Texte —
· · · ·
La St Eloi se profile à l'horizon. Comme de coutume, quelques agriculteurs se sont retrouvés autour de Joël Morlet pour faire le point sur la campagne écoulée et sur ce que vit le monde agricole. Voici quelques données sur ce bilan d'étape.
Une année difficile
Globalement
le moral des agriculteurs n’est pas au beau fixe. Les pluies de printemps et
d’été ont compromis en partie les récoltes céréalières et oléagineuses ;
les rendements sont nettement en dessous de la moyenne des années
précédentes ; pour certaines exploitations, c’est 50%. Les prix sont
plutôt bas. Par contre, en positif, les résultats pour les betteraves sont
satisfaisants.
· · · ·
Données enregistrées —

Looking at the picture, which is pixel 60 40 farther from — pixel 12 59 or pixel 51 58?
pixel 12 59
· · · ·
Travail à réaliser —
1. Pour chacune des affirmations suivantes, indiquez par oui ou non si elle concorde avec le texte sur le bilan de la campagne agricole, en citant mot pour mot le passage qui tranche : (a) les pluies de printemps et d'été ont en partie compromis les récoltes céréalières et oléagineuses ; (b) les prix sont plutôt élevés ; (c) les résultats pour les betteraves sont décevants.
2. Recopiez sans aucune modification le passage du texte sur le bilan de la campagne agricole qui va de « La St Eloi se » jusqu'à « ce bilan d'étape. ».

Résultats des tâches —
1.
(a) Oui : « Les pluies de printemps et d’été ont compromis en partie les récoltes céréalières et oléagineuses »
(b) Non : « Les prix sont plutôt bas. »
(c) Non : « les résultats pour les betteraves sont satisfaisants »

2.
La St Eloi se profile à l'horizon. Comme de coutume, quelques agriculteurs se sont retrouvés autour de Joël Morlet pour faire le point sur la campagne écoulée et sur ce que vit le monde agricole. Voici quelques données sur ce bilan d'étape.